(PASSAGE FOR REVIEW begins)

North Korea opening a tourist site on its east coast next week
SEOUL

North Korea next week will open a signature coastal tourist site that it says will usher in a new era in its tourism industry, though there is no word on when the country will fully reopen its borders to foreign visitors.
Observers say North Korea's Wonsan-Kalma beach resort on its east coast is its biggest tourist site and likely required huge investments from the impoverished North's limited budget.
Given that, they say North Korea will eventually accept Chinese and other foreign tourists because it can't break even with domestic visitors alone.
North Korean leader Kim Jong Un toured the site and cut the inaugural tape at a lavish ceremony on June 24, the official Korean Central News Agency reported Thursday.
KCNA said the Wonsan-Kalma coastal tourist zone has hotels and other accommodations for nearly 20,000 guests who can swim in the sea, play sports and other recreation activities and eat at restaurants and cafeterias on site.
The tourist zone will begin service for domestic tourists July 1, KCNA said. But it didn't say when it will start receiving foreign tourists.
Kim has been pushing to make the country a tourism hub as part of efforts to revive the ailing economy, and the Wonsan-Kalma zone is one of his most talked-about tourism projects.
KCNA reported North Korea will confirm plans to build large tourist sites in other parts of the country, too.
Experts say North Korea has been slow to resume its international tourism because of remaining pandemic curbs, a flare-up of tensions with the U.S. and South Korea in recent years and worries about Western tourists spreading a negative image of its system.
Starting from February 2024, North Korea has been accepting Russian tourists amid the booming military and other partnerships between the two countries, but Chinese group tours, which made up more than 90 percent of visitors before the pandemic, remain stalled.

(PASSAGE FOR REVIEW ends)

WORK INSTRUCTION 1 → According to the article on the Wonsan-Kalma resort, on what date will the tourist zone begin service for domestic tourists?
WORK INSTRUCTION 2 → Continue the article on the Wonsan-Kalma resort from the point where it ends.

(DATA UNDER STUDY begins)

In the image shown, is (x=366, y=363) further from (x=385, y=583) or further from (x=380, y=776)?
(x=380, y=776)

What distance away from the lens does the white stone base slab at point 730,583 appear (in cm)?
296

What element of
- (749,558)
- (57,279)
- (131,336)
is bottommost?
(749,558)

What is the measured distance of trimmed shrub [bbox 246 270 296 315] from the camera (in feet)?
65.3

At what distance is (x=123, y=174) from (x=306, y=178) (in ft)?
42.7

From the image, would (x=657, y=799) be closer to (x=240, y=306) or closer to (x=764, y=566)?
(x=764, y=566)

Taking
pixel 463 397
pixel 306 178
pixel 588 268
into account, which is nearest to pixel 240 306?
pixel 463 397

(DATA UNDER STUDY ends)
(DATA UNDER STUDY begins)

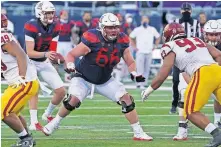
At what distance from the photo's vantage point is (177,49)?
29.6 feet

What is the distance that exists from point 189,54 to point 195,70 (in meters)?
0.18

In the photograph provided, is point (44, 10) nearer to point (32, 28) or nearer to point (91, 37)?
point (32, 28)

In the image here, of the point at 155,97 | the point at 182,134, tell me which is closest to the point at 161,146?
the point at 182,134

(DATA UNDER STUDY ends)

WRITTEN ANSWER 1 → July 1.

WRITTEN ANSWER 2 →
In February this year, a small group of international tourists visited the country for the first time in five years, but tourist agencies said in March that their tours to North Korea were paused.
“I think North Korea will soon accept Russian tourists, given the Russian Embassy officials attended the ceremony. Summer business is important" for the beach resort, said Lee Sangkeun, an expert at the Institute for National Security Strategy, a think tank run by South Korea’s intelligence agency.
“There seems to be issues that North Korea hasn't yet resolved in its relations with China. But North Korea has put in too much money on tourism and plans to spend more. Subsequently, to get its money's worth, North Korea can't help receiving Chinese tourists,” Lee said.
Lim Eul-chul, a professor at Kyungnam University’s Institute for Far Eastern Studies in Seoul said that South Korean and American tours to North Korea won't likely resume anytime soon, though both new liberal South Korean President Lee Jae Myung and U.S. President Donald Trump have expressed hopes to revive dialogue with North Korea.
In January when Trump boasted about his ties with Kim, he said “I think he has tremendous condo capabilities. He’s got a lot of shoreline,” a likely reference to Wonsan-Kalma.